**Text section:**
How Do You Understand the Bible?

A question for listeners of Family Radio

by Rev. Jim McCune

© 2003 All Rights Reserved

Dear Friend,
 
If you’re a Family Radio listener, you know that Mr. Harold Camping, president of Family Radio, has made some astounding claims. Back in 1992 he published a book called 1994? In that book Mr. Camping declared his expectation, on the basis of his study of the Bible, that Jesus would return in 1994. More recently, Mr. Camping, again claiming his conclusions are based on the teachings of the Bible, has declared that the age of the church is over—that God has taken his Holy Spirit from the visible, "corporate church" and will no longer bring sinners to salvation through its agency. As a consequence of this belief, he has urged true believers to "depart out" of their congregations, even if those congregations seem faithful in preaching the true gospel. He advises those who listen to him to form "fellowships of like-minded believers"—people who also listen to Family Radio and have come to believe that what Camping says about the end of the church age is true. True believers, according to Mr. Camping, are to no longer have pastors or elders or deacons. They are not to celebrate the Lord’s Supper or to practice baptism. These teachings have caused no small stir among many Christians—both among those who agree with Mr. Camping and among those who disagree.

**Your task:** Translate into Spanish this sentence from the letter on understanding the Bible: "True believers, according to Mr. Camping, are to no longer have pastors or elders or deacons."

**Information supplied:**
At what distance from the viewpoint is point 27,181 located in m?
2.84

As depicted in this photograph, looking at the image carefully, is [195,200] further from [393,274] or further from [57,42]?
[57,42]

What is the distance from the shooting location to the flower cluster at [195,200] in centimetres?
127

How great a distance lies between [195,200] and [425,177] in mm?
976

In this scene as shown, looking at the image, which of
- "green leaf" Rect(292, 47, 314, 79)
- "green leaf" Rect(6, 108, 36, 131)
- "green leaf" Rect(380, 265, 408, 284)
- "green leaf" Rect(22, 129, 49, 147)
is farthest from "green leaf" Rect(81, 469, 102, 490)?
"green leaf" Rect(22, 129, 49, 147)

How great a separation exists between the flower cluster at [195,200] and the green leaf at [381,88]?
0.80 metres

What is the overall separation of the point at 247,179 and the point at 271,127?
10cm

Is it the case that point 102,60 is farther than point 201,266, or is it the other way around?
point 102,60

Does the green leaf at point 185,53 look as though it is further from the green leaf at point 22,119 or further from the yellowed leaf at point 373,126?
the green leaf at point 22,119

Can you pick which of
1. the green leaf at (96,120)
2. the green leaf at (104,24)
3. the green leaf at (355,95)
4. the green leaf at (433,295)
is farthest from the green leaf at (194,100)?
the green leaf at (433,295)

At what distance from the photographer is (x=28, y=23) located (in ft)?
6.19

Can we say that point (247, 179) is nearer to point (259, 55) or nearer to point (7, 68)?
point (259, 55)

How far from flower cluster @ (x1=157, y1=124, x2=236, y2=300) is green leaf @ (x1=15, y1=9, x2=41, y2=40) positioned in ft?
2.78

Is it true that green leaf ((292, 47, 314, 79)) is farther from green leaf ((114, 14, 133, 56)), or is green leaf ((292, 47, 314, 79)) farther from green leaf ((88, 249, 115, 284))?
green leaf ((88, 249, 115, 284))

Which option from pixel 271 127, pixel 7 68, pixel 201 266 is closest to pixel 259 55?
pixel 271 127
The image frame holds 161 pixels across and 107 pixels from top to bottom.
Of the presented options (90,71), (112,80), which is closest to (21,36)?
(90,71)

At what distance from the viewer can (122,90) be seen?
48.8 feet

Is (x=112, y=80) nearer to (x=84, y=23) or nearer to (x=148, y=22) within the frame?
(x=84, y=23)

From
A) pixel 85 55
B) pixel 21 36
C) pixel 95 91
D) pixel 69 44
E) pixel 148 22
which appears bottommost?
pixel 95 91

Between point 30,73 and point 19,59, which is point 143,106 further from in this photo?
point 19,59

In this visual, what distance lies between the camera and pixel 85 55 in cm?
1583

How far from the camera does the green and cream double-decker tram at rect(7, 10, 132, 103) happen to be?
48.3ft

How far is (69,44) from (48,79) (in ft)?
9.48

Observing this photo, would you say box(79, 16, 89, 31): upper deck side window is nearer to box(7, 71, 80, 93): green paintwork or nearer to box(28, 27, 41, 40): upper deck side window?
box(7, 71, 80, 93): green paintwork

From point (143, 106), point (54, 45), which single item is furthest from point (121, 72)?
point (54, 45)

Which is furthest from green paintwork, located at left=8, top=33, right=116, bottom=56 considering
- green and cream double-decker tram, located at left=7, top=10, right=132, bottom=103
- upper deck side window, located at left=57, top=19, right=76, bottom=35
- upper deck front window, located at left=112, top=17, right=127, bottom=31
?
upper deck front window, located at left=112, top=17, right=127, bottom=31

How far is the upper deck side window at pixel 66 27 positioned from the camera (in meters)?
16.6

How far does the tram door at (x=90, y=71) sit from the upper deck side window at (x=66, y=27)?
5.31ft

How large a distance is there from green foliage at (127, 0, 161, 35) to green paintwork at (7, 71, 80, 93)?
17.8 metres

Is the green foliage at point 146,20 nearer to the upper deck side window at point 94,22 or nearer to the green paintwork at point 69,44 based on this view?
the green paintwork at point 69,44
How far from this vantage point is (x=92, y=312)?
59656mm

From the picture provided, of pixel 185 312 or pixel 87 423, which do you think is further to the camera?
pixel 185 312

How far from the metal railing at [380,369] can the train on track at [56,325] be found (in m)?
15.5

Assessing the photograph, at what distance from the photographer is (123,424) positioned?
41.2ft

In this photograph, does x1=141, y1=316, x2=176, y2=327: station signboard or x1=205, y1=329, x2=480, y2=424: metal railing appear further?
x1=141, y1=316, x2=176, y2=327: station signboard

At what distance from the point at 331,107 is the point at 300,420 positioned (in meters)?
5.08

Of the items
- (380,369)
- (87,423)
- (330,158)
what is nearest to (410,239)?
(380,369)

**The result:** Los verdaderos creyentes, según el Sr. Camping, ya no han de tener pastores, ni ancianos, ni diáconos.